There is no evidence in the record, however, that Plaintiffs made a detailed claim to the IRS prior to filing the September 5, 2006 Complaint in the United States Court of Federal Claims. Although the record is replete with numerous written communications in which Plaintiffs mention that certain docu*135ments are attached for IRS consideration, no documentation even appears to have been provided. See, e.g., PX, pt. 3 at 3, 4, 8, 9,13, 45. Without this information, Plaintiffs cannot establish that they adequately described the basis of their refund claim. See Mobil Corp., 67 Fed.Cl. at 718 (“‘a ground for refund neither specifically raised by, nor comprised within the general language of, a timely ... application for refund to the Internal Revenue Service cannot be considered by a court in which suit for refund is subsequently initiated.’” (quoting Deluxe Check Printers, Inc. v. United States, 15 Cl.Ct. 175, 181 (1988))).

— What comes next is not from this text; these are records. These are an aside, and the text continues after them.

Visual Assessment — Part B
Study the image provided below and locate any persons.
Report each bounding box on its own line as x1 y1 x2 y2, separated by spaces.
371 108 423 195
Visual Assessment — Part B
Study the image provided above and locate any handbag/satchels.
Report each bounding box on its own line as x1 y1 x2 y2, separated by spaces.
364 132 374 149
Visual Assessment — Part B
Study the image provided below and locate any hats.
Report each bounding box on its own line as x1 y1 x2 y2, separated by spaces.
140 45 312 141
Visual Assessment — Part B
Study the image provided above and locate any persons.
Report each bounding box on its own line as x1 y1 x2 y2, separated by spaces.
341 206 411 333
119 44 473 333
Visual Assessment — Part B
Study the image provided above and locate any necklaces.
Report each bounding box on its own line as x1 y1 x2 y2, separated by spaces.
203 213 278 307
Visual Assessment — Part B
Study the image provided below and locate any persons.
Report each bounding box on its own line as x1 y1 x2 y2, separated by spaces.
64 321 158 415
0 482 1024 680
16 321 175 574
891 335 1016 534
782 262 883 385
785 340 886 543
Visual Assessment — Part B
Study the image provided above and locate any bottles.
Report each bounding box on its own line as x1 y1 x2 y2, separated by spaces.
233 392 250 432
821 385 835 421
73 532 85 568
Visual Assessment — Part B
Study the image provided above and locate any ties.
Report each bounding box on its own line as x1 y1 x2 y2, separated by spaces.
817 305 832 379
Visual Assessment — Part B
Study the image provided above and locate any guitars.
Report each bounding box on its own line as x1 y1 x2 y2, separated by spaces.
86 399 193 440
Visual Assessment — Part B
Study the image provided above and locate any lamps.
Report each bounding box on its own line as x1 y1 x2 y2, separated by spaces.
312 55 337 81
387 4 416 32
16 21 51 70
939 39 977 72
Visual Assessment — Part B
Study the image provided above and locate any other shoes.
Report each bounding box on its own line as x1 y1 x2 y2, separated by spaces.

In Western Co. of North America v. United States, 323 F.3d 1024 (Fed.Cir.2003), the United States Court of Appeals for the Federal Circuit invoked the informal claim doctrine “where the IRS made an internal error ... that caused assessment of an erroneous penalty against a taxpayer.” Id. at 1034-35. In that case, the plaintiff solicited information from the IRS related to that penalty, but also made supplemental claims that met the formal statutory requirements. Id. This factor appears to have been crucial to the appellate court’s finding that the plaintiff adequately described its refund claim. Id. In this case, Plaintiffs’ solicitations to the IRS neither adequately described the basis of their claim nor documented its veracity. See PX, pt. 3 at 36, 57 (‘What records of ours do you have on file (suspect much of our file is lost)? [Wlould like to set a time and go through returns line item by line item to see where you are getting your figure[.]”). Furthermore, there is no evidence of any internal IRS error that would be dispositive of Plaintiffs’ claim and Plaintiffs did not file any related or supplemental formal claims. Accordingly, the court has determined that, in this case, Plaintiffs did not adequately describe the basis of their claim to the IRS.
IV. CONCLUSION.
For these reasons, the Government’s June 4, 2007 Motion to Dismiss is granted.
IT IS SO ORDERED.
. Facts recited herein are derived from: Plaintiffs’ September 5, 2006 Complaint ("Compl.”); a thirteen-part exhibit attached thereto (“PX" [numbering begins at 2, for consistency with the Plaintiffs' numbering system]); the Government’s January 5, 2007 Motion for a More Definite Statement ("Gov’t Mot. Def."); Plaintiffs’ May 21, 2007 More Definite Statement ("PL Stat.”); the Government’s June 4, 2007 Motion to Dismiss ("Gov’t Mot. Dis.”), and three-part exhibit attached thereto ("DX”).
. See Gordon v. United States, 227 Ct.Cl. 328, 649 F.2d 837, 839 (1981) (holding that a statute granting United States District Court jurisdiction over illegal levies for third-party tax liabilities did not deprive the United States Court of Federal Claims of jurisdiction of such cases, as indicated in the statute’s legislative history).